Ob wir es wollen oder nicht: Die Covid-19-Pandemie wird unser Leben nachhaltig verändern und einer der Bereiche, der von diesen Veränderungen am stärksten betroffen ist, ist die Arbeit. Nun ist Veränderung nicht zwangsläufig etwas Schlechtes, selbst wenn sie uns von einer Krankheit aufgezwungen wird. Sie birgt vielmehr auch immer Chancen, wenn man weiß, worauf man zugeht.

Welche Lehren ziehen wir aus Pandemie und Lockdown?

Werfen wir also zunächst einen Blick darauf, wie die Covid-Pandemie und der Lockdown unsere Vorstellung von der Arbeit verändert haben. In diesem Zusammenhang scheint uns eine groß angelegte Studie der Unternehmensberater von PricewaterhouseCoppers (PwC) hochinteressant, die folgende zentrale Erkenntnisse erbracht hat:

  • Telearbeit und Home Office haben sich als höchst erfolgreich erwiesen. Weder Mitarbeiter noch Arbeitgeber wollen künftig auf diese Möglichkeit verzichten.
  • Büros werden trotzdem nicht verschwinden. Es wird vielmehr darauf hinauslaufen, die Arbeit im Büro und jene zuhause zu verbinden, vor allem, um die Kommunikation und den Austausch zwischen den Mitarbeitern aufrechtzuerhalten.
  • Die Vorstellungen darüber, wie viele Tage pro Woche zuhause und wie viele im Büro gearbeitet werden soll, gehen auseinander. Mitarbeiter tendieren zu einem größeren Anteil Home Office, Manager plädieren für mehr Bürotage, um Teamgeist und Unternehmenskultur zu fördern.
  • Je geringer die Erfahrung der Mitarbeiter, desto größer ist das Bedürfnis, ins Büro zurückzukehren, auch weil sie dort in ein stabiles, erfahrenes Gefüge eingebunden sind und problemlos Unterstützung bekommen können.

Welche Folgen hat dies für die Arbeitsplätze

Dass angesichts der tiefgreifenden Veränderungen alles wieder zum Status quo ante zurückkehrt, ist höchst unwahrscheinlich. Deshalb muss man die Erkenntnisse, die wir aus der Pandemie gewonnen haben, auch in die künftige Planung von Büros und Arbeitsplätzen einfließen lassen.

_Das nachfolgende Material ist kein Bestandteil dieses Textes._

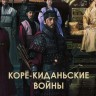 Корё-киданьские войны Часть 1 (4DVD)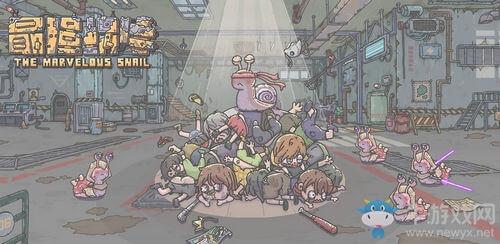 《最强蜗牛》神龙许愿选项奖励介绍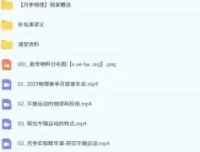 2025 月季高一物理全年课程：暑假 – 秋季 – 寒假 – 春季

Kurzfristig geht es darum, für mehr Sicherheit im Büro zu sorgen. Das haben die allermeisten Arbeitgeber bereits getan, indem Arbeitszeiten entzerrt, Büros „entvölkert“, Abstände vergrößert und Sicherheitsmaßnahmen (etwa die Montage von Plexiglasscheiben) ergriffen worden sind.

Mittelfristig müssen wir diese Veränderungen zu bleibenden Lösungen umfunktionieren: mit Einzelarbeitsplätzen, größeren Abständen und der Nutzung aller verfügbaren Flächen. Dabei helfen vor allem mobile Einrichtungen, die es uns ermöglichen, Mitarbeiter auch kurzfristig innerhalb der verfügbaren Flächen zu verschieben. Darüber hinaus ist bei den verwendeten Materialien darauf zu achten, dass diese möglichst effizient gereinigt (Stoffe etwa mit Bleichmittel) und desinfiziert werden können.

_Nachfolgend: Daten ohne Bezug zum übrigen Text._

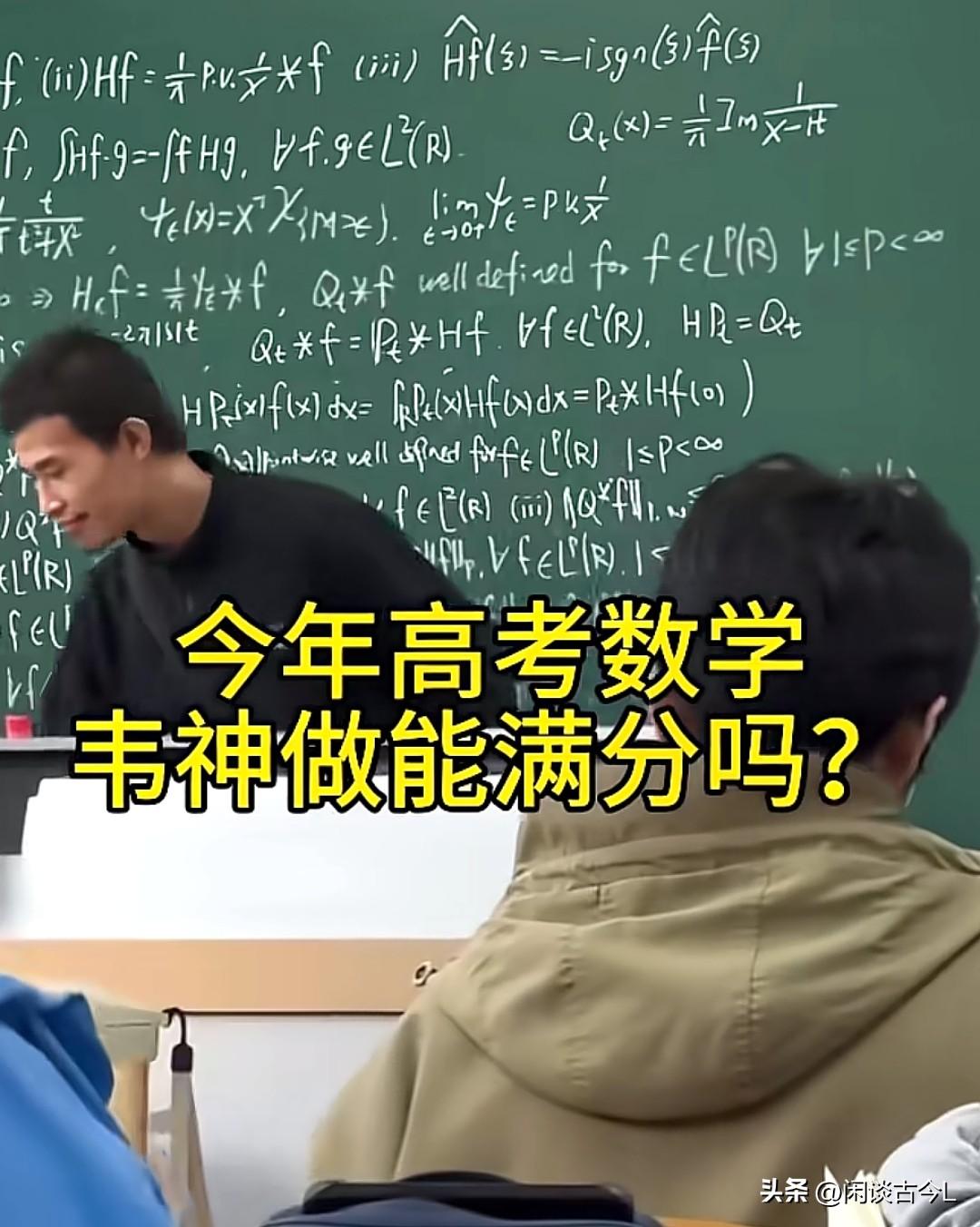 今年高考数学，北大韦神能考满分吗？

Langfristig gilt es, Home Office und Büro bestmöglich zu verbinden. Das heißt auch, dass die Kommunikation zwischen Mitarbeitern im Büro und solchen zuhause verbessert werden muss. Das beste Mittel dafür ist die Videokonferenz. Es ist deshalb notwendig, alle Notwendigkeiten bereits bei der Planung und Ausstattung der Büros mitzudenken.

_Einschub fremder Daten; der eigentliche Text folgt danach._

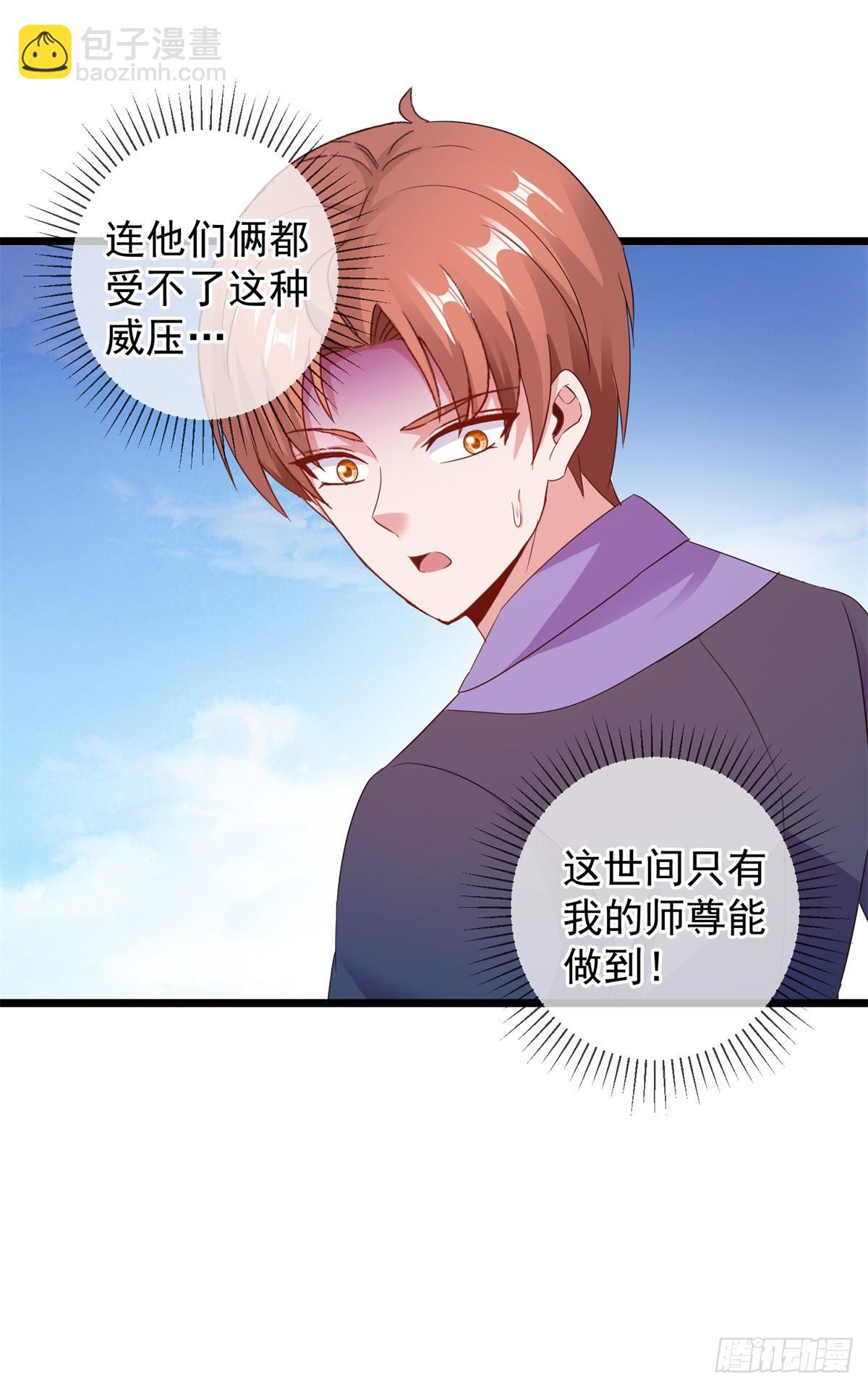 🍲重生地球仙尊 第242话 师尊 第24页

Das fängt bei genügend Platz für Bildschirme, Mikros und Kameras an. Vorzusehen sind allerdings auch Möglichkeiten, um möglichst ungestört videotelefonieren zu können. Und auch akustisch bietet die Notwendigkeit von Videokonferenzen neue Herausforderungen.

All das muss bedacht werden, will man für die Post-Covid-Ära gerüstet sein. Denn wie gesagt: Ein Zurück zum Status vor der Pandemie wird es nicht geben. Leider oder zum Glück? Die Antwort darauf wird jeder für sich selbst finden.